To complete this horror show, grains (viable seeds) are lost in every soybean harvest, and they remain in the field, where they germinate. As soybean crops are often alternated with corn crops, the soil needs to be “cleaned” before sowing, and for that purpose, the use of atrazine is recommended.
This toxic agrochemical was banned in the EU in 2004, after data from environmental monitoring showed groundwater pollution above levels considered acceptable. “Studies reveal that there are still traces of this herbicide in Europe’s rivers,” Sônia Hess, a retired professor formerly with the Federal University of Santa Catarina (UFSC), states.
Hess recalls that, in Brazil, atrazine was authorized in 2003, that is, the year before it was banned in the EU. “Once more,” she notes, “we absorbed much of the market that the industry lost as a result of the product’s ban throughout most of Europe.” In 2022, 77 thousand tons of atrazine were marketed in Brazil. Today there are 78 commercial products registered in the country that contain this active ingredient.
Brazil’s role as a global laboratory for the experiments of multinational agribusinesses emerges clearly from the analysis of certain data. A report produced jointly by the Brazilian publications joio e o trigo¹ and Fiquem Sabendo² found that between October 2022 and August 2024 there were 752 events organized by the Executive Branch of the government in which at least one agribusiness or chemical industry lobbyist or company was present.

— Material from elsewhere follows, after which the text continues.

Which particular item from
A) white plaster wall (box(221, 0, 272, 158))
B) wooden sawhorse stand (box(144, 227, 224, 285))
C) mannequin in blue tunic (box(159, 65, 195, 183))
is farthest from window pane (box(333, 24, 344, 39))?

That makes one such meeting every 4 hours and 48 minutes.
The study also showed that one out of ten of these events were held in the Department of Agricultural Defense (a suggestive name if ever there was one), and that such contacts were more frequent during periods in which laws related to the sector were being discussed.
During discussion of the tax reform, the Ministry of the Economy met 40 times with entities connected with agribusinesses or the chemical industry, and only nine times with civil society organizations.
Meanwhile, half the vetoes imposed by President Lula da Silva against the new toxic agrochemical act were overturned by Congress, and the law is yet to be regulated, so that the provisions adopted under the Bolsonaro administration, which favor agribusinesses, are still in force.
The data also shows that in 58 percent of those meetings between the private sector and the Executive Branch, Bayer, Basf, and/or Syngenta were present.
The report’s findings starkly reveal that the private sector has privileged and frequent access to the federal government, behind closed doors, while participation in spaces meant for debate, such as public hearings, is hindered or prevented. And this is reflected in the most recent policies, which benefit toxic agrochemical manufacturers.